In the stretch of records from the line containing "this 640×480 image." through the line containing "this 1270×952 image.", substitute "screening tool" for "detector" and reproduce those lines with no other changes. Omit the pictures from your answer.

[start of Source records]

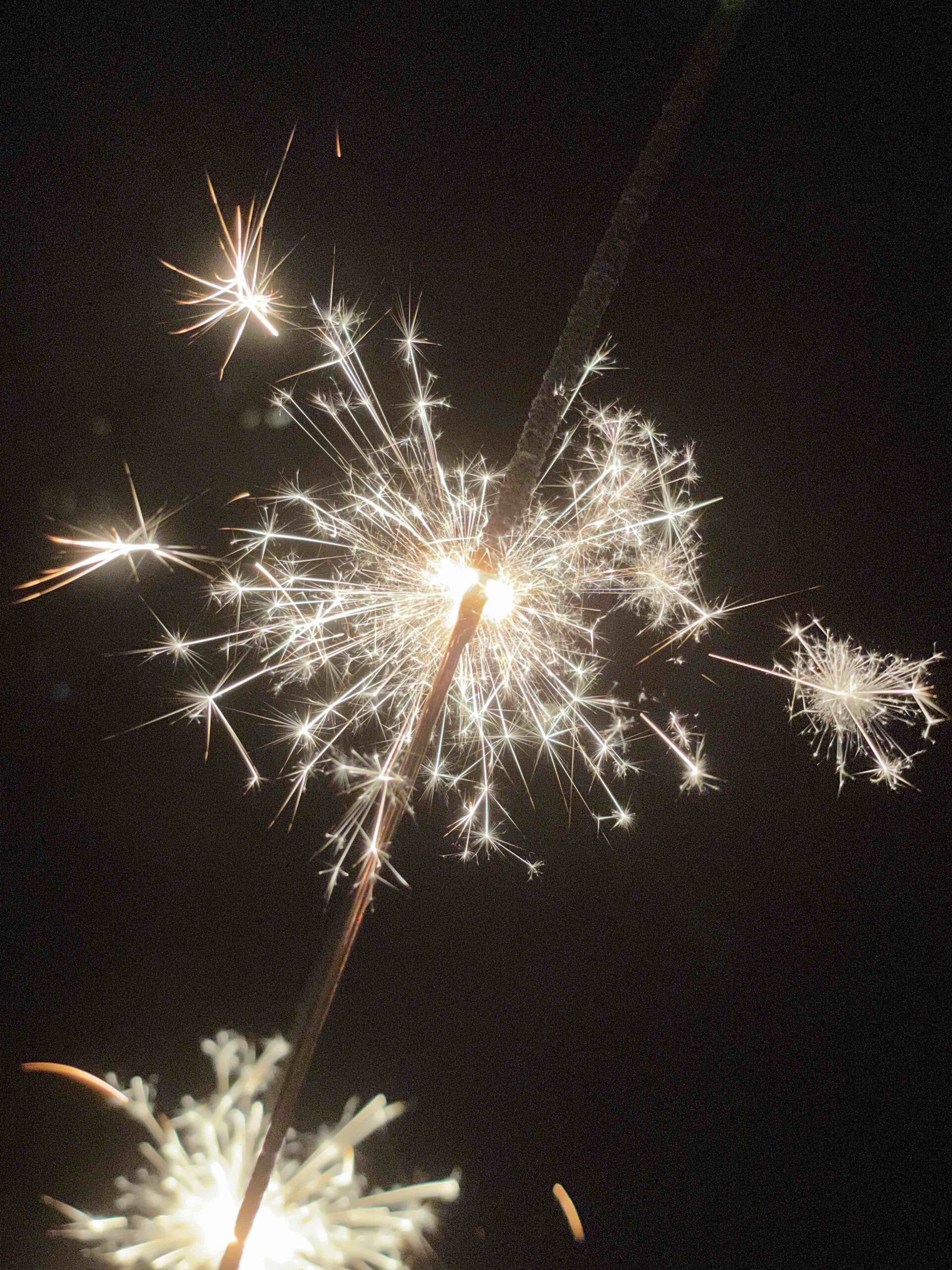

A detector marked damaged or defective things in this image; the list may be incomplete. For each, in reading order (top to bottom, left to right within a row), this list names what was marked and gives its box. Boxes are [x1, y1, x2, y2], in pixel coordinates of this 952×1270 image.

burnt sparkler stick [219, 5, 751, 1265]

[end of Source records]
[start of Source records]

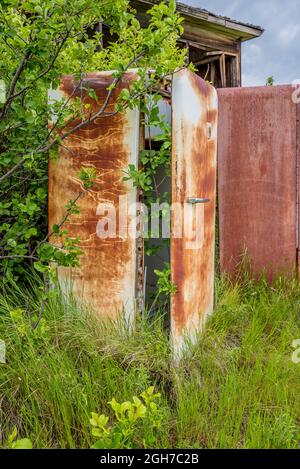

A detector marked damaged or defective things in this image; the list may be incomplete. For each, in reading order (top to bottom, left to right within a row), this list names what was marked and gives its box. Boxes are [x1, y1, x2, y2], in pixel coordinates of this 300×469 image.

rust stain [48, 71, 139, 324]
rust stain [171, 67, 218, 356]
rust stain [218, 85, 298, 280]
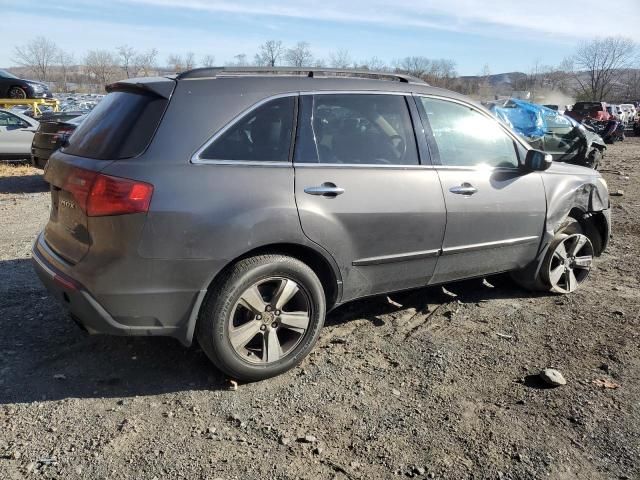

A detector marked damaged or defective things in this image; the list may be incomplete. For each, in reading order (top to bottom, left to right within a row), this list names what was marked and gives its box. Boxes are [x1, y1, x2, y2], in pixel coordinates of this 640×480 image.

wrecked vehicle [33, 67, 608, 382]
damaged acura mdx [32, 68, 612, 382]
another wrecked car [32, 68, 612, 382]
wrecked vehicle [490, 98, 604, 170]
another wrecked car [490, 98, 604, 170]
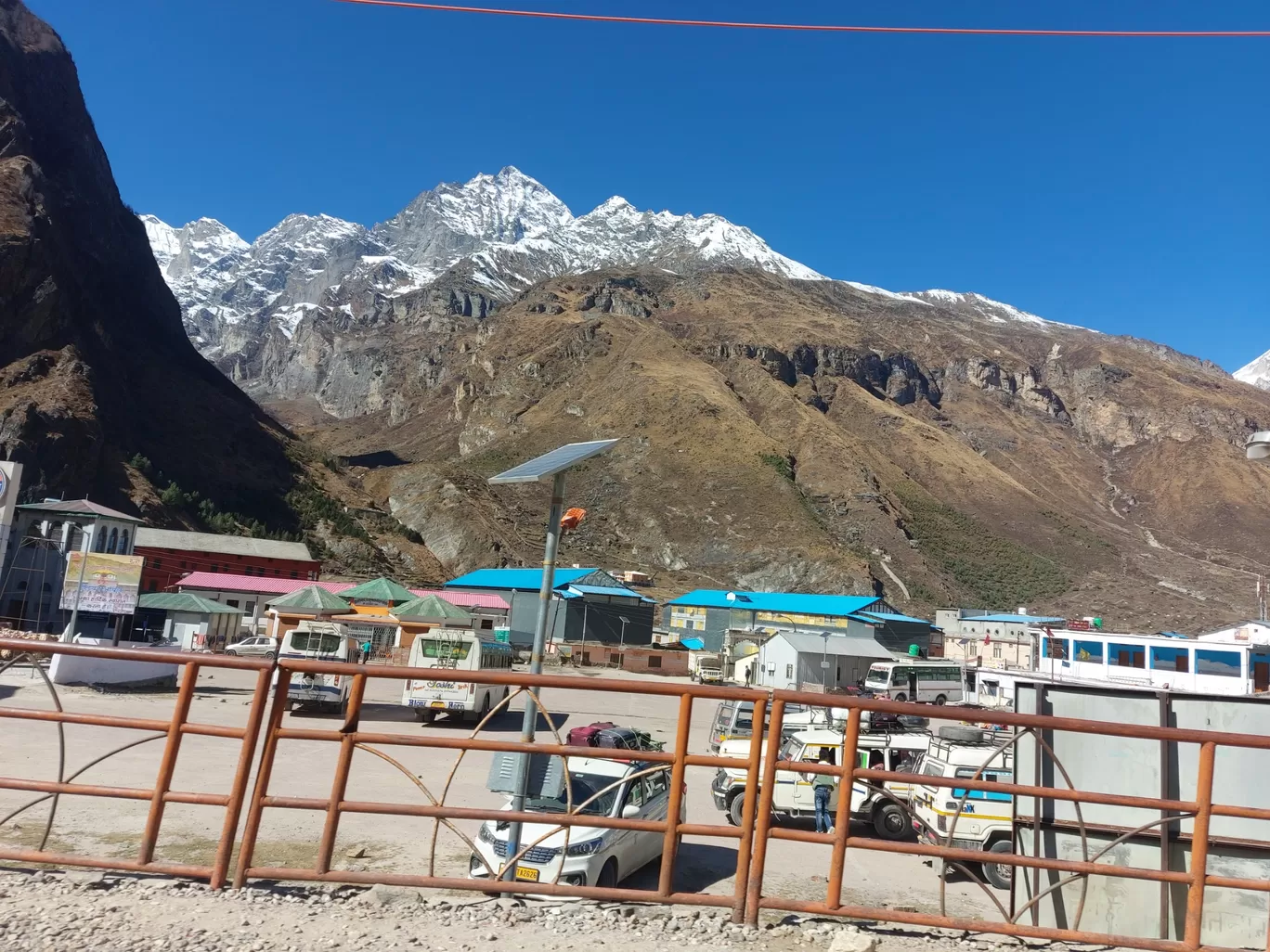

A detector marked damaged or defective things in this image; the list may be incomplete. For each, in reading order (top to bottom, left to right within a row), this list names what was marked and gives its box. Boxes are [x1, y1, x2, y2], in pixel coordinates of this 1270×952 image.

[end of Source records]

Task response:
A screening tool marked damaged or defective things in this image; the list may be incomplete. For each, in reading order (top to bottom, left to right within a row), this list names what was marked and gives its box. Boxes are [x1, y1, x2, y2], in pixel coordinates of this 640×480 image.

wrecked vehicle [33, 67, 608, 382]
damaged acura mdx [32, 68, 612, 382]
another wrecked car [32, 68, 612, 382]
wrecked vehicle [490, 98, 604, 170]
another wrecked car [490, 98, 604, 170]

A screening tool marked damaged or defective things in this image; the list may be incomplete. For each, in reading order (top to bottom, left to right within a row), this list names what was marked and gives its box. Boxes are [x1, y1, x2, y2], in pixel coordinates of this 1270×952 image.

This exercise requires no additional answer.